Records from a data collection:

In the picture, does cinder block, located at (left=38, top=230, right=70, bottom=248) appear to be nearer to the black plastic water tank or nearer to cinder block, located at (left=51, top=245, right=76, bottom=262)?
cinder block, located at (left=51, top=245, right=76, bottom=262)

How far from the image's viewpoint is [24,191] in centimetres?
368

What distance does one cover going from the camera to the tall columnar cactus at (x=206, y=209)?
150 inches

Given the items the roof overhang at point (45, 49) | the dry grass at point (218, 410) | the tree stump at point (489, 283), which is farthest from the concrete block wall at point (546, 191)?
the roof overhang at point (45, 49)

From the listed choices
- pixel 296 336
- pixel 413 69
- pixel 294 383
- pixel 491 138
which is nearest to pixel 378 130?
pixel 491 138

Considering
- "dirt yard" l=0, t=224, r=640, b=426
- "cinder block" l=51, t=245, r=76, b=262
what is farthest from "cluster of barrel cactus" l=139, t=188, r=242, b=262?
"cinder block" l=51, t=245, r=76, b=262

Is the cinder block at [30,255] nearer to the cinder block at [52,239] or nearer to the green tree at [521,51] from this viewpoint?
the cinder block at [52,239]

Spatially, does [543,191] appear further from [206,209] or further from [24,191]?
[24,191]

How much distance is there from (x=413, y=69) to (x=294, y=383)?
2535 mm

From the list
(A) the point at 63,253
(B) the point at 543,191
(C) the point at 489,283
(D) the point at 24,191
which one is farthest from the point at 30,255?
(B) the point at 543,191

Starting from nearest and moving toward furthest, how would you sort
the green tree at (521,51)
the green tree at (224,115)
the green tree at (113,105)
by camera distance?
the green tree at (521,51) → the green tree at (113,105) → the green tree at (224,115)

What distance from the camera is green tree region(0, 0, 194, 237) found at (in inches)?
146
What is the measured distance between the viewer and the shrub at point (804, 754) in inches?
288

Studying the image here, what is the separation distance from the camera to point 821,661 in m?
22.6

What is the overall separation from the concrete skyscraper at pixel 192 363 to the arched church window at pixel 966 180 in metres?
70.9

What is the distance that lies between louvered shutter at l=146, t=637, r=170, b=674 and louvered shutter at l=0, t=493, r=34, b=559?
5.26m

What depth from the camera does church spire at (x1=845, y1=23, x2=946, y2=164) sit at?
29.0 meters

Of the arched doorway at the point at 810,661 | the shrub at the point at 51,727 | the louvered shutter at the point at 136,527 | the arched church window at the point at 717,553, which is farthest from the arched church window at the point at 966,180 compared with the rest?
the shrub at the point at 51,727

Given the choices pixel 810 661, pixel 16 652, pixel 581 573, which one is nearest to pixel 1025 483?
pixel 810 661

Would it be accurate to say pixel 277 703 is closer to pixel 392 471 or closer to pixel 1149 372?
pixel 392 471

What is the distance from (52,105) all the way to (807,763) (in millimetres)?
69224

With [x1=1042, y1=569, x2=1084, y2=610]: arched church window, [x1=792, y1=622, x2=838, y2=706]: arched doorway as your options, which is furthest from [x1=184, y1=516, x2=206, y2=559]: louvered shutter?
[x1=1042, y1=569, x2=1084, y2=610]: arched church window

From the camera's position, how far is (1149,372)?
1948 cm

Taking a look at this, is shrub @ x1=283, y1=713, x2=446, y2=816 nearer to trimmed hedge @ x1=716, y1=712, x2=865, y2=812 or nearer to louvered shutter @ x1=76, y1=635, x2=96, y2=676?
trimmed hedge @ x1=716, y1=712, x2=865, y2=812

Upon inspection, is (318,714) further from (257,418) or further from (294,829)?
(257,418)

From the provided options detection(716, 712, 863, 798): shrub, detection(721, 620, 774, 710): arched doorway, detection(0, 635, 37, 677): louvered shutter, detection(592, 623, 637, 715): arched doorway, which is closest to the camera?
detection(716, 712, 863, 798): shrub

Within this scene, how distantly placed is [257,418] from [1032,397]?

__YOUR TASK__
All lines from the one containing "What is the overall" through the end of the records, both ends included, are to be quoted exactly; please add nothing else.

__OUTPUT BELOW__
What is the overall separation from the concrete skyscraper at pixel 192 363 to the arched church window at pixel 966 180 in metres?
70.9

What is the distance that lies between louvered shutter at l=146, t=637, r=170, b=674 and louvered shutter at l=0, t=493, r=34, b=559?
5.26m

What depth from the camera does church spire at (x1=845, y1=23, x2=946, y2=164) sit at?
29.0 meters

Of the arched doorway at the point at 810,661 | the shrub at the point at 51,727 | the louvered shutter at the point at 136,527 | the arched church window at the point at 717,553, which is farthest from the arched church window at the point at 966,180 compared with the rest?
the shrub at the point at 51,727

Given the choices pixel 810 661, pixel 16 652, pixel 581 573, which one is nearest to pixel 1025 483?
pixel 810 661

Would it be accurate to say pixel 277 703 is closer to pixel 392 471 or closer to pixel 1149 372?
pixel 392 471

What is the distance from (52,105) all the way to (807,763) (in millimetres)?
69224

With [x1=1042, y1=569, x2=1084, y2=610]: arched church window, [x1=792, y1=622, x2=838, y2=706]: arched doorway as your options, which is furthest from [x1=184, y1=516, x2=206, y2=559]: louvered shutter?
[x1=1042, y1=569, x2=1084, y2=610]: arched church window

From the camera's position, how far is (1149,372)?
1948 cm

Taking a look at this, is shrub @ x1=283, y1=713, x2=446, y2=816 nearer to trimmed hedge @ x1=716, y1=712, x2=865, y2=812 or nearer to louvered shutter @ x1=76, y1=635, x2=96, y2=676?
trimmed hedge @ x1=716, y1=712, x2=865, y2=812

Upon inspection, is (318,714) further from (257,418) or further from (294,829)?
(257,418)

From the provided options detection(716, 712, 863, 798): shrub, detection(721, 620, 774, 710): arched doorway, detection(0, 635, 37, 677): louvered shutter, detection(592, 623, 637, 715): arched doorway, which is closest to the camera?
detection(716, 712, 863, 798): shrub

Within this scene, how distantly placed is [257,418] from [1032,397]?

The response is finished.